Delannoy termine une première version de cette biographie en 1947 au terme d’une période d’isolement consécutive aux mesures professionnelles et judiciaires dont il est l’objet en raison de ses compromissions sous l’Occupation. Les années d’après-guerre sont également difficiles pour Honegger : s’il n’est pas officiellement touché par l’épuration, ses œuvres disparaissent des programmes pendant plusieurs mois. Pour Delannoy comme pour Honegger cette biographie s’inscrit donc dans un contexte de tentative de reconquête d’une légitimité dans le milieu musical.
Préfacé par Honegger, le livre est organisé en six chapitres retraçant, œuvre après œuvre, les grands moments de la carrière du compositeur suisse jusqu’en 1953. Le premier chapitre (« Les prémices ») s’attache à la jeunesse du musicien, de la naissance au Havre (« de parents zurichois », p. 14) jusqu’au Groupe des Six, rencontre fortuite qui ne constitue qu’une étape dans la formation de son « identité composite » (p. 50). Le deuxième chapitre (« Sous le signe de Jupiter ») est centré sur les grands succès des années 1920, tandis que le chapitre suivant (« Ressac ») rend compte de la cristallisation d’un style mais aussi d’une plus difficile adhésion du public (fin des années 1920 et début des années 1930). Dans le troisième chapitre (« Évasion et contacts ») Delannoy examine la période allant des deuxième et troisième quatuors (1934) jusqu’à L’Aiglon (1937) et s’intéresse à la musique pour le cinéma et la radio ainsi qu’aux réalisations du Front populaire. Le quatrième chapitre (« L’accomplissement ») retrace une période de très grande reconnaissance (jusqu’à la Libération), de Jeanne au Bûcher (1938) à la Symphonie n°4 (1947). Enfin, les « Épilogues provisoires » rapportent les visites de Delannoy à Honegger de 1947 à 1953 et proposent un portrait du compositeur et de son catalogue au moment de la finalisation de la biographie.

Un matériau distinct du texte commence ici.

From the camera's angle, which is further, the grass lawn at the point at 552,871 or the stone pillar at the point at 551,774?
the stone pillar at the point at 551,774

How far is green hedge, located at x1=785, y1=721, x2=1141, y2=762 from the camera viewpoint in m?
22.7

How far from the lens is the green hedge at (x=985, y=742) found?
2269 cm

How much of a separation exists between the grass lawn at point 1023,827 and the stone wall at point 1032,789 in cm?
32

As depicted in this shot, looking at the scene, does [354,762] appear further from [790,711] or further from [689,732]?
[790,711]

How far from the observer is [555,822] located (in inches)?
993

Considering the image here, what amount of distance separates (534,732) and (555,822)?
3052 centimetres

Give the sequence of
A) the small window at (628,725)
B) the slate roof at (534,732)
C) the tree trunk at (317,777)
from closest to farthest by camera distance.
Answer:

Dans un style vivant et rythmé, Delannoy adopte tout au long de ce livre élaboré avec Honegger le point de vue d’un témoin et d’un collègue bienveillant. Il n’hésite pas à se mettre régulièrement en scène, par exemple lorsqu’il raconte sa rencontre avec le compositeur – qui lui a d’abord donné quelques cours – en citant son journal de l’époque. Le biographe décrit les œuvres d’Honegger avec précision et accompagne souvent ses commentaires de courts exemples musicaux. L’ouvrage contient également une liste des œuvres ainsi qu’une série de photographies (dont un « portrait récent » d’Honegger avec Delannoy lui-même). Auteur, narrateur et personnage secondaire de la biographie, Delannoy apporte un éclairage personnel sur les années d’Occupation et plusieurs passages témoignent d’une volonté de justifier publiquement son attitude. Il décrit par exemple ces « singulières années » comme le « sommeil somnambulique ouaté de musique et où ne parvinrent que très tard les cris des martyrs d’une impitoyable répression » (p. 193). La période qui suit la Libération, quelquefois rapprochée de l’après-1918, est évoquée avec une ironie amère, qu’il s’agisse du « grand lessivage de 1945 » (p. 75), des « excès » des jeunes musiciens (p. 54) ou du ridicule des « Snobs » qui savourent « d’un air averti la “musique sérielle” » (p. 63).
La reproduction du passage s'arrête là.